• _TASK DETAILS_: Search string "site": state how many lines in the material below contain it, and nothing else.

• _SOURCE INFORMATION_:
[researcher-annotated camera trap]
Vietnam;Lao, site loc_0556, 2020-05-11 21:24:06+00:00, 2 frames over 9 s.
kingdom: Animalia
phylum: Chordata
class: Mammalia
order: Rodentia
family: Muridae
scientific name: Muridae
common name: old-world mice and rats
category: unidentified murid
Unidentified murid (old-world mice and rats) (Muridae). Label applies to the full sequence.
--
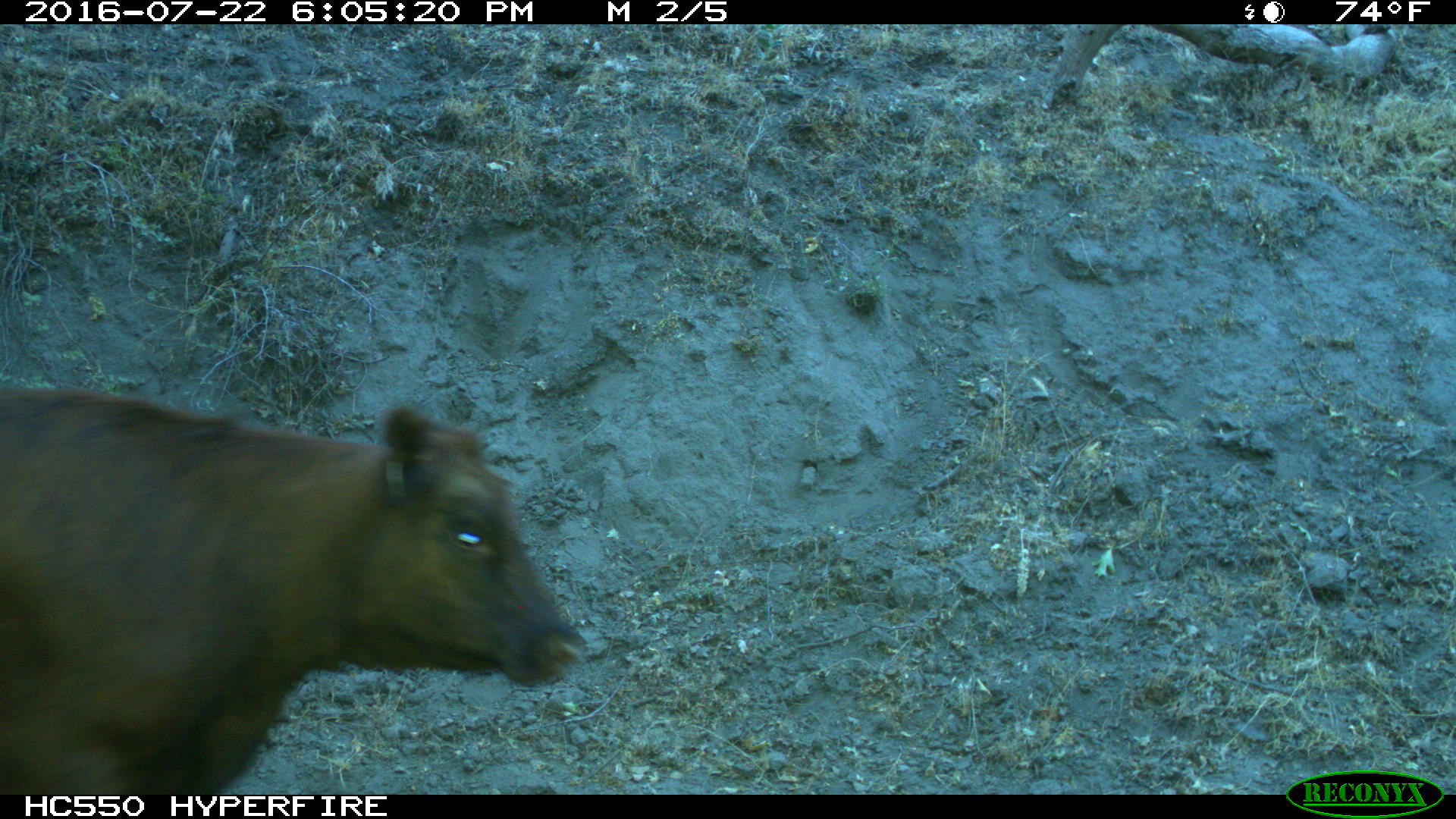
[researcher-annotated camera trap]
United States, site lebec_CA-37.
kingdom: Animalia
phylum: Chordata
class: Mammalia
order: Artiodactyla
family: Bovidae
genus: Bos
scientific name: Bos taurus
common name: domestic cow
...
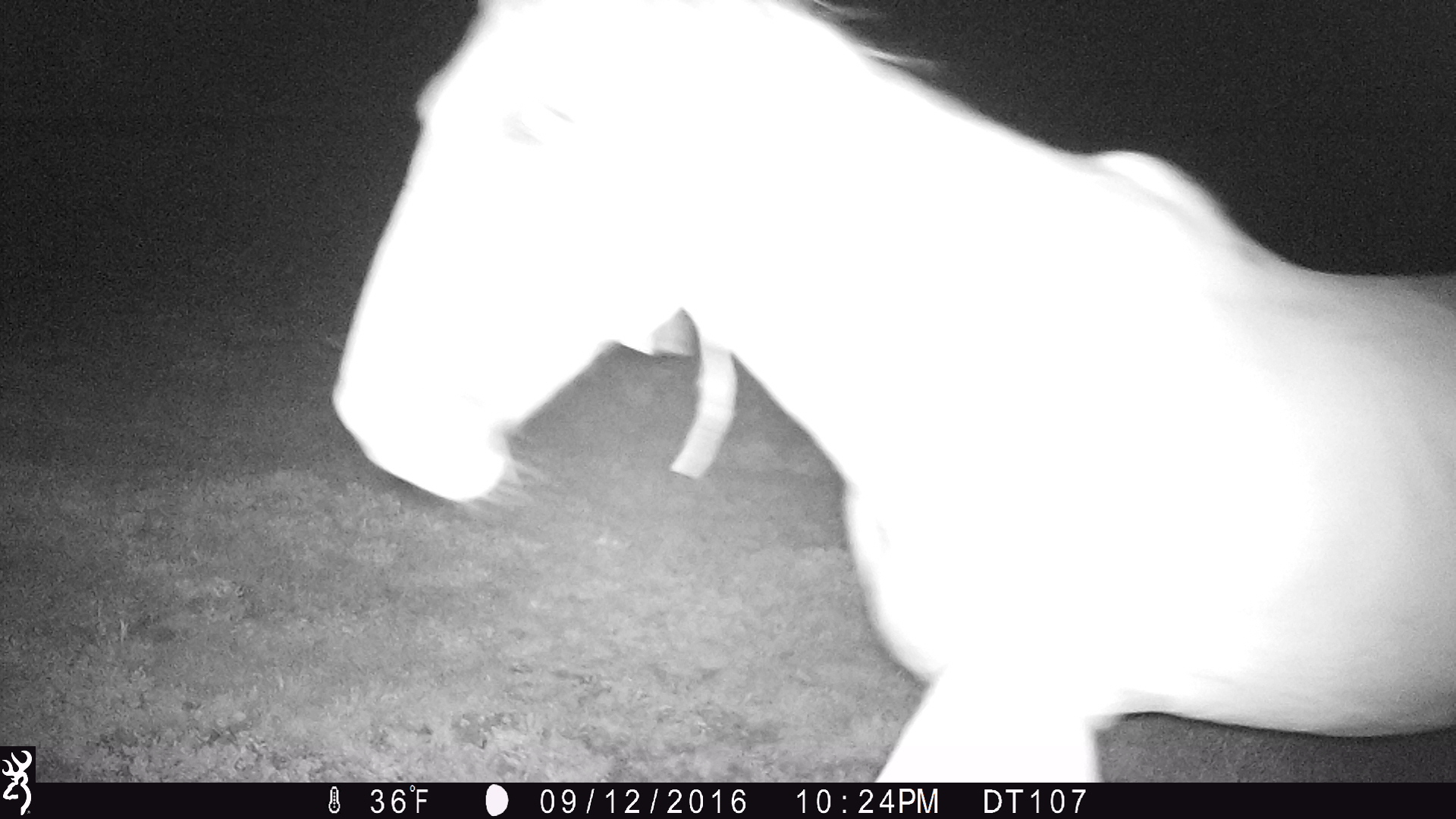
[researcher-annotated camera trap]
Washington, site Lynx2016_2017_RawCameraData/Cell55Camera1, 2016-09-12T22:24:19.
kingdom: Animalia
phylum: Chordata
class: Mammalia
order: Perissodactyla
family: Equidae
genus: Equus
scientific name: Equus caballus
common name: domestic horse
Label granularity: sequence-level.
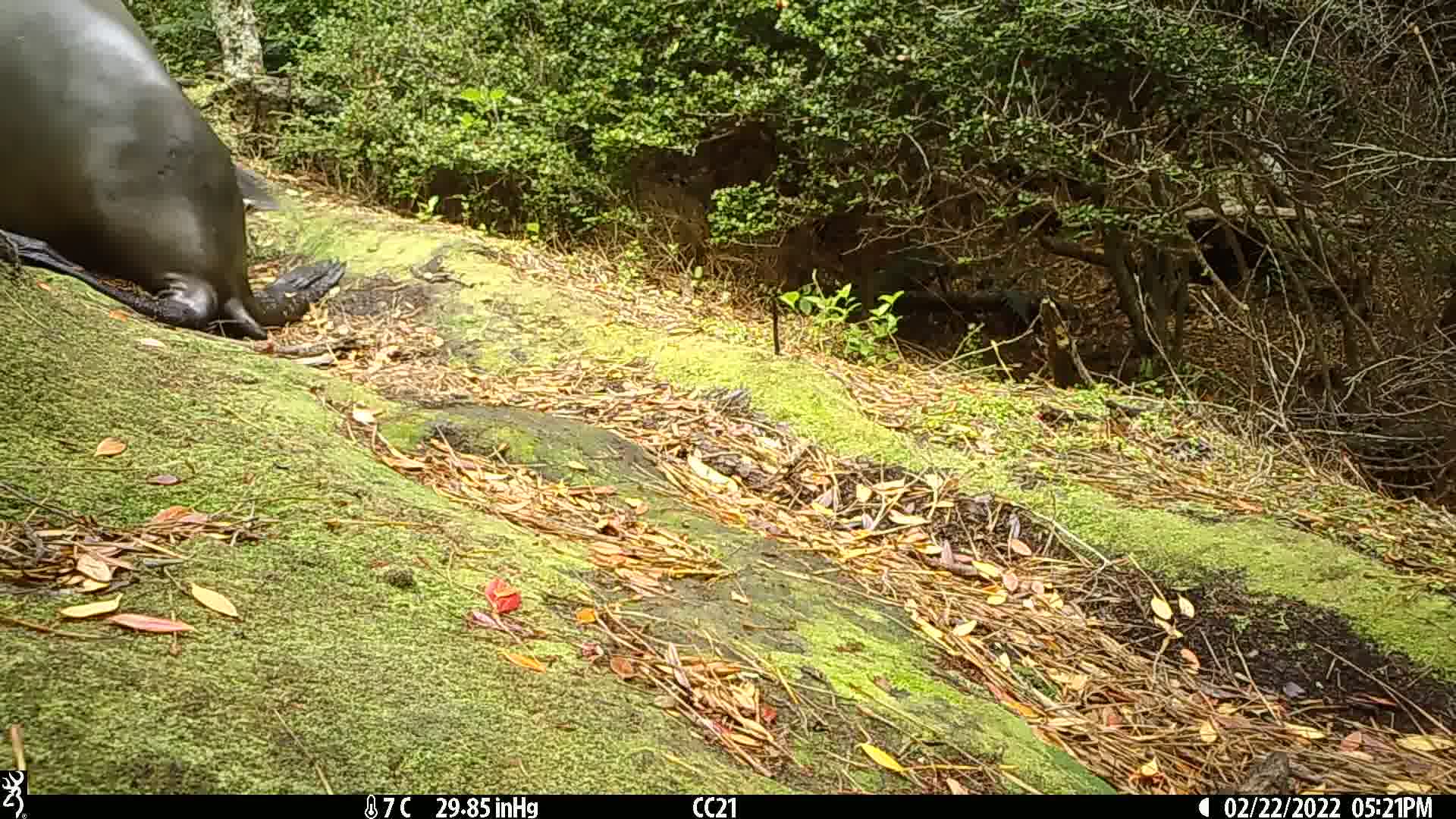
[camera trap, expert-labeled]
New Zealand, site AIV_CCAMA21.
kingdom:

• _ANSWER TO THIS EXERCISE_: 4